C’est ainsi que Florent s’est retrouvé à faire le guet sur une digue du lac de Caussade, avec près de 500 agriculteur·ices, à 5 heures du matin, le 9 novembre 2020. Le lac de Caussade est un projet de retenue d’eau autorisé par l’État en juin 2018, puis suspendu en octobre de la même année par le ministère de la transition écologique. «Une grosse forme d’injustice», selon la CR47. Avec la chambre d’agriculture, elle a décidé en toute illégalité de construire le lac. Les agriculteur·ices se sont mis à l’ouvrage et ont terminé les travaux début 2019.

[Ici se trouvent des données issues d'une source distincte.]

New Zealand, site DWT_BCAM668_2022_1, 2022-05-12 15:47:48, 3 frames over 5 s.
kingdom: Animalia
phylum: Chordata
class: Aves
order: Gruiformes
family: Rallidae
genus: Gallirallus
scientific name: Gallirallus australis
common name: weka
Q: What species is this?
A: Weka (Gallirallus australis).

Florent Labouly élève des canards et des bovins à Laugnac. © Théo Mouraby/Vert

Mais, l’année suivante, l’État a ordonné de vider la retenue d’eau illégale. Le 9 novembre 2020, au petit matin, la trentaine de gendarmes qui a dû faire appliquer la décision a trouvé face à elle 500 agriculteur·ices qui faisaient barrage. Cinq ans plus tard, le préfet du département a annoncé son intention de légaliser le lac, en fonctionnement depuis. «C’est l’un des gros déclencheurs de l’engouement de la CR», estime Florent Labouly. Dans la bataille, le président de la chambre d’agriculture de l’époque, Serge Bousquet-Cassagne, et celui de la CR47, Patrick Franken, ont été condamnés à dix mois de prison avec sursis et 7 000 euros d’amende. La chambre d’agriculture, une entité qui dépend de l’État, a écopé de 40 000 euros d’amende.

«Un exutoire» de la colère agricole

Pour une figure de la Confédération paysanne locale, le syndicat agricole classé à gauche, ces faits d’armes expliquent l’attrait de la CR47. Selon lui, le lac était plébiscité par une majorité d’agriculteur·ices du coin. La chambre d’agriculture a aussi sauvé l’abattoir de Villeneuve-sur-Lot en 2015, alors ceux des autres départements fermaient et que les bêtes devaient être envoyées de plus en plus loin pour être abattues. «L’attraction qu’exerce la CR sur le monde paysan repose sur la démonstration d’une colère légitime et sur un désir de renverser la table partagés par tous les agriculteurs, pense-t-il. Elle joue pleinement un rôle d’exutoire mais n’apporte pas de réponses structurelles.»

Il accuse notamment certaines têtes de gondole, comme Serge Bousquet-Cassagne, de détourner la colère paysanne contre l’administration ou les écologistes. En mars 2023, la CR (sous l’impulsion de Serge Bousquet-Cassagne) a bloqué des routes du Lot-et-Garonne pour tenter d’empêcher une visite de la secrétaire nationale des Écologistes Marine Tondelier. «Ma poule, tu t’es encore échappée. Je vais t’attraper et te plumer», avait-il menacé. Marine Tondelier a porté plainte pour entrave par menaces à la liberté d’expression et de réunion. Une ligne anti-écolo reprise par Bertrand Venteau au niveau national. S’il est élu président du syndicat ce mercredi 19 novembre à l’occasion du congrès de la CR, il fera du «combat contre l’écologie punitive et décroissante» son «cheval de bataille», comme il l’a expliqué à Vert.